### Task description
Can you repeat word for word the part of the material below that starts at the line containing "Thinking about vertical placement, which of" and ends at the end of the material?

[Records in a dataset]
====

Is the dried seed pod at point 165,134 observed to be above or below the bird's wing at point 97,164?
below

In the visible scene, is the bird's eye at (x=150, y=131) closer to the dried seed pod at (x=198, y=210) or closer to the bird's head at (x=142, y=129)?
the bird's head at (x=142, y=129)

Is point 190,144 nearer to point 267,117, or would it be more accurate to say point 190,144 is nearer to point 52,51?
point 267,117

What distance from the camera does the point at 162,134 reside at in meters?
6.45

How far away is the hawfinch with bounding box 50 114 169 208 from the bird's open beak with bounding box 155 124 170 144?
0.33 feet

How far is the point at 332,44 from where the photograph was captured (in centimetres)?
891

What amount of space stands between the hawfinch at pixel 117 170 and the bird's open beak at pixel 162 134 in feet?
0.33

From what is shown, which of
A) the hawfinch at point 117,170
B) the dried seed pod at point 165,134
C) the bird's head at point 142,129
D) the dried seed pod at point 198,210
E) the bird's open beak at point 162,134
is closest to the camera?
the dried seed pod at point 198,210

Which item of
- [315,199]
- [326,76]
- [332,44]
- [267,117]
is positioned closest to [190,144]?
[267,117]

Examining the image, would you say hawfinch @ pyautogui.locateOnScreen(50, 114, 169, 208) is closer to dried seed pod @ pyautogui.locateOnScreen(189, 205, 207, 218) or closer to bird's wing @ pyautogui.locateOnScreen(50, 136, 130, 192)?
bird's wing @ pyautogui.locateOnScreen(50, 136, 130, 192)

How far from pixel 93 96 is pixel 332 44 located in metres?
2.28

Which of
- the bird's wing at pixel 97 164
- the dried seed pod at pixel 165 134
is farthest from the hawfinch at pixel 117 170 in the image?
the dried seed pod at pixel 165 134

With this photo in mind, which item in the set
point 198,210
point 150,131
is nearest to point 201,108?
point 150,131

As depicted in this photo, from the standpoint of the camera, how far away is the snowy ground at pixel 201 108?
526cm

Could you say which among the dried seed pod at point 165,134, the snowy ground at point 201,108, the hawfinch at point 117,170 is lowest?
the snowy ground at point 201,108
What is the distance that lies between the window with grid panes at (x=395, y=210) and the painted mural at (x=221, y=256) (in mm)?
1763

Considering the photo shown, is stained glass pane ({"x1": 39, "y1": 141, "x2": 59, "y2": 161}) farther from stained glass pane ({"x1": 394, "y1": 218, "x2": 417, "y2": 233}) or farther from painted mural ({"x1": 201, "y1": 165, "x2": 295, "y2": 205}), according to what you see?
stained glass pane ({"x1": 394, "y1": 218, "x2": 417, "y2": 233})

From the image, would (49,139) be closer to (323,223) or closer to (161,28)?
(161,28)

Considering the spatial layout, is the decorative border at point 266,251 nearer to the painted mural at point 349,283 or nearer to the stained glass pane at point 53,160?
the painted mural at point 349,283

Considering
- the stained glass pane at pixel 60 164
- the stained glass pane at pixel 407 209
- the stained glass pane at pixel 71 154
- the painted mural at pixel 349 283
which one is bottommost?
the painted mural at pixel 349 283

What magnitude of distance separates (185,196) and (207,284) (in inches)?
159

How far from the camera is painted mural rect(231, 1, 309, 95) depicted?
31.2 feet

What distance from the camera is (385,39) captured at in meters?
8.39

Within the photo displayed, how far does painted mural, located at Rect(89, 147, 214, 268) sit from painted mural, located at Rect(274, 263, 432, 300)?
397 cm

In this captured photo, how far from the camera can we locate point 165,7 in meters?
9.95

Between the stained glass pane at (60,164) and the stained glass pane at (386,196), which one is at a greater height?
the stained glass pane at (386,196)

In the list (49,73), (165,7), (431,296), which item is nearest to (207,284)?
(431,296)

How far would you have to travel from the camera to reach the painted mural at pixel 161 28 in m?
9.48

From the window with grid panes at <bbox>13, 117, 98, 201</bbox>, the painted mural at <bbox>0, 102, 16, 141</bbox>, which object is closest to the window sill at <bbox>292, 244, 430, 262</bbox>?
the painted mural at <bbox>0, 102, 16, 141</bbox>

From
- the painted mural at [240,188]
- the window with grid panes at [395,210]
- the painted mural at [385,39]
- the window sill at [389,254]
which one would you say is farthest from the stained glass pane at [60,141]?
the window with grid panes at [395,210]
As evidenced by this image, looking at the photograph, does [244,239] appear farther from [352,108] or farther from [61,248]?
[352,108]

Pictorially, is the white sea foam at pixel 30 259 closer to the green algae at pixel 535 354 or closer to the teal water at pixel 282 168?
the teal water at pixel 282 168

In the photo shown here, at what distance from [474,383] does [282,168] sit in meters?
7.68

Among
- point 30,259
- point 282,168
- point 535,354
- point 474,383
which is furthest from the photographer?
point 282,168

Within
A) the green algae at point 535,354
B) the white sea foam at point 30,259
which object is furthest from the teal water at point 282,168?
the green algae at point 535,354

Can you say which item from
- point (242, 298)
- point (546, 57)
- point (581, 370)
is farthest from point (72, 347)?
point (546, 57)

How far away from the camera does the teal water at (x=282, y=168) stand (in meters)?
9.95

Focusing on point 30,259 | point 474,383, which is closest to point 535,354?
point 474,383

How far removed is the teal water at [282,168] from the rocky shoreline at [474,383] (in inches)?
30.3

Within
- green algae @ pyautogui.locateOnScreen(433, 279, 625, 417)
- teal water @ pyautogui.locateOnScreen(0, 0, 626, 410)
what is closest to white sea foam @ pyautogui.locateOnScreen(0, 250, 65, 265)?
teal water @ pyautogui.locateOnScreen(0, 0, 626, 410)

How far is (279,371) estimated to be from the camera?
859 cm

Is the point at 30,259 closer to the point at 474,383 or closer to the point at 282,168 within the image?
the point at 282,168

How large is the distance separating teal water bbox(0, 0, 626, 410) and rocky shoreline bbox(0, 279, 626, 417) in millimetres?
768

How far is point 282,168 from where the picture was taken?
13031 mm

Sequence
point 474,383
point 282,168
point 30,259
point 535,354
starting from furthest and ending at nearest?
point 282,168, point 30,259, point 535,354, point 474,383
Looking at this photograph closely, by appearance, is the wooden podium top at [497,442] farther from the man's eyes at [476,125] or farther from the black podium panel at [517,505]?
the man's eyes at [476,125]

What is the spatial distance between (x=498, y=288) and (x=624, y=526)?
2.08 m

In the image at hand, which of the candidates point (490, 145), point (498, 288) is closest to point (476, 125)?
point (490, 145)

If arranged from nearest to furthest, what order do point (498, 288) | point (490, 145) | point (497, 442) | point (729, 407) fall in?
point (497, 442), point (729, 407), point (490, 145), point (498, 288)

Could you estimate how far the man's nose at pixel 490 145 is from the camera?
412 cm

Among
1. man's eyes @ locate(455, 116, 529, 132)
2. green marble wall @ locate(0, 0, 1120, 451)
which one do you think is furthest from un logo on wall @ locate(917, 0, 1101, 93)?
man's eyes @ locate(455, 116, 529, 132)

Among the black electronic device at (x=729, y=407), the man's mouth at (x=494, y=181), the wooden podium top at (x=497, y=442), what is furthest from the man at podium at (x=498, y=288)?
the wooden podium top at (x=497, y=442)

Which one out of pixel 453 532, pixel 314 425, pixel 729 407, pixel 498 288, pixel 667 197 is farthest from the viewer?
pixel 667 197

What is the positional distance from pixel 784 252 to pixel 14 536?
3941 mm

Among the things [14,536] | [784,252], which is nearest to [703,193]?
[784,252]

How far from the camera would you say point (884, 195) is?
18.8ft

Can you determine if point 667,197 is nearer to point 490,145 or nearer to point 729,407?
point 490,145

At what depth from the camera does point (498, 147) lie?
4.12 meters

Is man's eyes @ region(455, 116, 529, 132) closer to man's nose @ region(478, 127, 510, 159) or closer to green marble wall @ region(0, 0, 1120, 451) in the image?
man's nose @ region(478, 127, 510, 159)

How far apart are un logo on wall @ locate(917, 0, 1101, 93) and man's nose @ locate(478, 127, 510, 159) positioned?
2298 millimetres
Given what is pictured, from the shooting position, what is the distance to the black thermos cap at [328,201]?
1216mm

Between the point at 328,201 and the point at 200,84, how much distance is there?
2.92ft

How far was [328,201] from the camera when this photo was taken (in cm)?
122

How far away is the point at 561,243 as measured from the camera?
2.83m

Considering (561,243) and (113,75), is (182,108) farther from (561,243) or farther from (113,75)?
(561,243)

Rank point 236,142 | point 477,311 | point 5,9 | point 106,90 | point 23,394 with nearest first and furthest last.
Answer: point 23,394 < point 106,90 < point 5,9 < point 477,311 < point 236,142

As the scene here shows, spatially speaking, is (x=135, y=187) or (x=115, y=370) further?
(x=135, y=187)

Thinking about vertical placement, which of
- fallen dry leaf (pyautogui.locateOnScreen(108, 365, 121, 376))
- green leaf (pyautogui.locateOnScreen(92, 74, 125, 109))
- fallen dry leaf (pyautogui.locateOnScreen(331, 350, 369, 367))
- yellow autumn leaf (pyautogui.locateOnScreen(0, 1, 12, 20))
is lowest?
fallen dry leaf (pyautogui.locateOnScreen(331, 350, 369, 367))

====

### Task output
Thinking about vertical placement, which of
- fallen dry leaf (pyautogui.locateOnScreen(108, 365, 121, 376))
- green leaf (pyautogui.locateOnScreen(92, 74, 125, 109))
- fallen dry leaf (pyautogui.locateOnScreen(331, 350, 369, 367))
- yellow autumn leaf (pyautogui.locateOnScreen(0, 1, 12, 20))
is lowest?
fallen dry leaf (pyautogui.locateOnScreen(331, 350, 369, 367))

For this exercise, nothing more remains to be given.